EXERCISE OBJECTIVE:
Among the lines below, list those containing the string "visibility".

%%

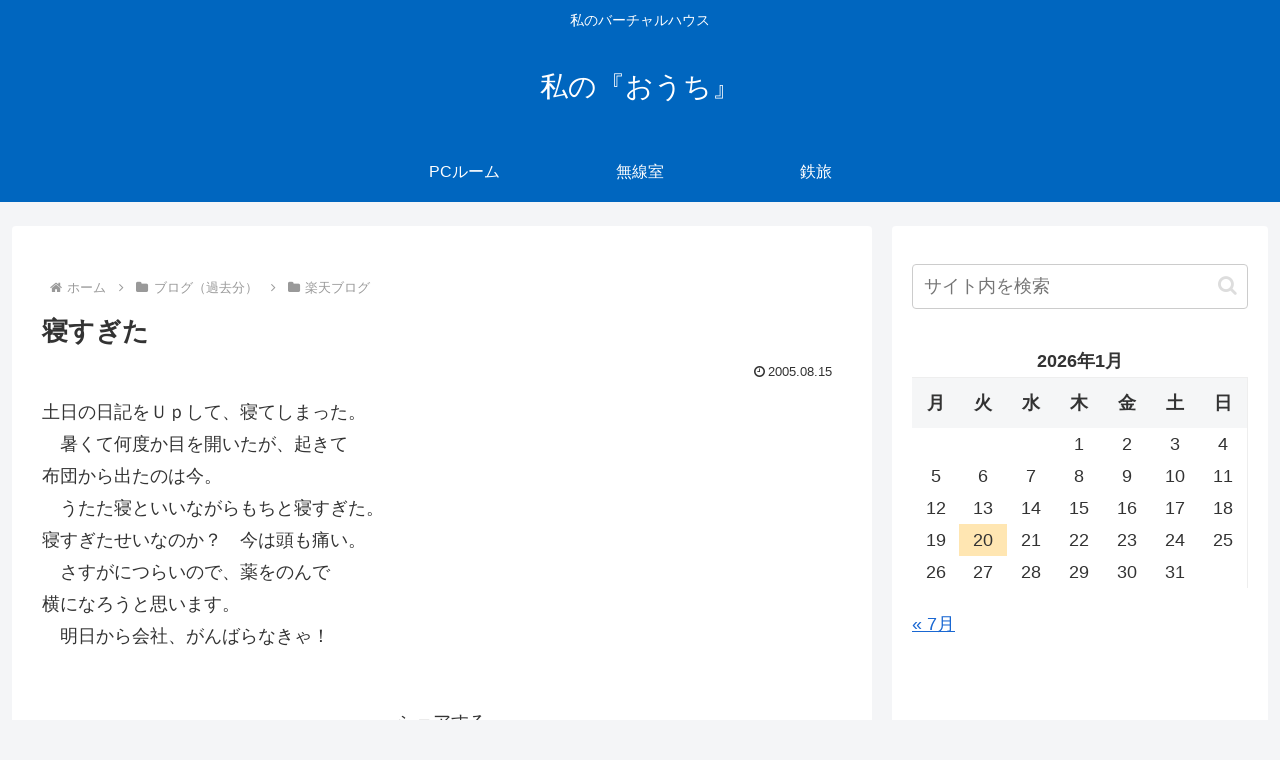

--- FILE ---
content_type: text/css
request_url: https://www.magichands.jp/wp-content/themes/common/magichands.jp.css?ver=1.0.0&fver=20220522093229
body_size: 520
content:
@charset "utf-8";

/*

Template: lightning

Theme Name: lightning_child

Theme URI: ★ テーマの公式サイトなどのURL（空欄でも可） ★

Description: ★ テーマの説明（空欄でも可） ★

Author: ★ テーマ作成者の名前（空欄でも可） ★

Tags: 

Version: 0.0.1

*/



/*

最終更新日を非表示に

*/

.entry-meta_updated {display: none;}





/*

license (table.class)

*/

	table.license {

		width: 100%;

	}

	table.license td  {

		border: thin solid #ccc;

	}

	table.license td.lastUpdateDate {

		text-align: right;

	}

	table.license td > table {

		width: 100%;

		border: 0 solid rgba(0,0,0,.05);

	}

	table.license tbody.radioSpec1 td {

		border: none;

	}

	table.license tbody.radioSpec1 tr td {

		width: 33%;

		padding: 0 1%;

		text-align: right;

	}

	table.license tbody.radioSpec1 tr td:nth-child(1) {

		text-align: left;

	}



/*

transmitter (table.class)

*/

	table.transmitter {

		width: 100%;

	}

	table.transmitter td {

		border: thin solid #ccc;

	}

	table.transmitter td.lastUpdateDate {

		text-align: right;

	}

	table.transmitter td > table {

		width: 100%;

		border: 0 solid rgba(0,0,0,.05);

	}

	table.transmitter tbody td:nth-child(1)  {

		width: 15%;

		padding: 0 2%;

	}

	table.transmitter tbody.elecWave td {

			border: none;

	}

	table.transmitter tbody.manual td {

			border: none;

	}

	table.license * {

		font-size: 11px;

	}

	table.transmitter * {

		font-size: 11px;

	}



--- FILE ---
content_type: application/javascript
request_url: https://www.magichands.jp/wp-content/themes/common/magichands.jp.js?ver=1.0.0&fver=20220522093229
body_size: 1467
content:
// +++++++++++++++++++++++++++++++++++++++++++++++++++++++++

// site.js

// +++++++++++++++++++++++++++++++++++++++++++++++++++++++++

$(function () {

	$('div.kiji.home').css({'display': 'none'});

	$('div.kiji.move').css({'display': 'none'});

	$('div.switch').on('click', 'button', switchClick);

});



// switch

function switchClick(){

	var cls = 'kiji '+$(this).attr('class');



	$('div.kiji.home').css({'display': 'none'});

	$('div.kiji.move').css({'display': 'none'});

	

	if ( $('[data-page]').data('page') ==='license' ) {

		$('tbody.radioSpec1').empty();

		getLicense();

	}



	if ( $('[data-page]').data('page') ==='transmitter' ) {

		$('tbody.elecWave').empty();

		getTransmitter();

	}



	$('div[class="' + cls + '"]').css({'display': 'block'});

}



// license

function getLicense(){

	//var url = 'https://www.tele.soumu.go.jp/musen/num';

	var url = 'https://www.tele.soumu.go.jp/musen/list';

	var data = {

		OF: 2,

		MC: 1,

		OW: 'AT',

		MA: $('[data-call]').data('call'),

		ST: 1,

		DA: 1,

		SK: 4,

		SC: 1,

		DC: 1

	};

	var row;

	var col;

	var $table = $('table.license');

	var $target;



	// Ajax リクエスト

	$.ajax({

		type:'GET',

		url: url,

		data: data

	})

	// リクエスト成功時

	.done( function(data) {

		if (data.musenInformation.totalCount > 0) {

			$.each(data.musen, function(cnt, ele){

				$target = $table.eq(cnt).children('tbody');//.attr({id: cnt});



				$.each(ele.detailInfo, function(p, v){

					v = (v.length !== 0)? v: '　';

					if (p !== 'radioSpec1'){

						$target.find( 'td.' + p ).text(v);

					} else {

						row = v.split('\\n');

						$.each(row,function(c, r){

							col = r.split('\\t');

							col = col.join('</td><td>');

							col = '<tr><td>' + col + '</td></tr>';

							$( col ).appendTo( $target.find( 'tbody.' + p ) );

						} )

					}

				} )



			} );



			$table.find('.lastUpdateDate').text(data.musenInformation.lastUpdateDate + ' 現在');

		} else {

			$('div.license').text('免許状情報がありません。');

		}

	} )

	// リクエスト失敗時

	.fail( function( data ) {

		$('div.license').text( JSON.stringify(data) );

	} );

}



// transmitter

function getTransmitter(){

//	var url = 'https://www.tele.soumu.go.jp/giteki/num';

	var url = 'https://www.tele.soumu.go.jp/giteki/list';



	var $table = $('table.transmitter');

	var $tbody = $table.children('tbody');

	$tbody.each(function() {

		var $target =$(this);

		var row;

		var col;

		var data = {

			OF: 2,

			MC: 1,

	//		OW: 'AT',

			NUM: $target.data('num'),

	//		TN: 'TX name',

	//		ST: 1,

	//		DA: 1,

			SK: 4,

			SC: 1,

			DC: 1

		};



		// Ajax リクエスト

        $.ajax({

			type:'GET',

			url: url,

			data: data

        })

        // リクエスト成功時

		.done( function(data) {

			if (data.gitekiInformation.totalCount > 0) {

				$.each(data.giteki, function(cnt, ele){

					$.each(ele.gitekiInfo, function(p, v){

						v = (v.length !== 0)? v: '　';

						v = full2halfWidth(v);

						if (p !== 'elecWave'){

							$target.find( 'td.' + p ).text(v);

						} else {

							row = v.split('\\n');

							$.each(row,function(c, r){

								col = r.split('\\t');

								col = col.join('</td><td>');

								col = '<tr><td>' + col + '</td></tr>';

								$( col ).appendTo( $target.find( 'tbody.' + p ) );

							})

						}

					})

				});

				$table.find('.lastUpdateDate').text(data.gitekiInformation.lastUpdateDate + ' 現在');

				$table.css({'visibility': 'visible'});

			} else {

				// $div.text('免許状情報がありません。');

				// $div.css({'visibility': 'visible'});

			}

		} )

		// リクエスト失敗時

		.fail( function( data ) {

			$('div.transmitter').text( JSON.stringify(data) );

		} );

	});

}



//全角英数を半角に置換

function full2halfWidth(text){

	var str = text.replace(/[Ａ-Ｚａ-ｚ０-９]/g, function(s) {

		return String.fromCharCode(s.charCodeAt(0) - 65248);

	});

	return str;

}



//

//半角英数を全角に置換

//function half2fullWidth(text){

//	var str = text.replace(/[A-Za-z0-9]/g, function(s) {

//		return String.fromCharCode(s.charCodeAt(0) + 65248);

//	});

//	return str;

//}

%%

EXERCISE OUTPUT:
				$table.css({'visibility': 'visible'});
				// $div.css({'visibility': 'visible'});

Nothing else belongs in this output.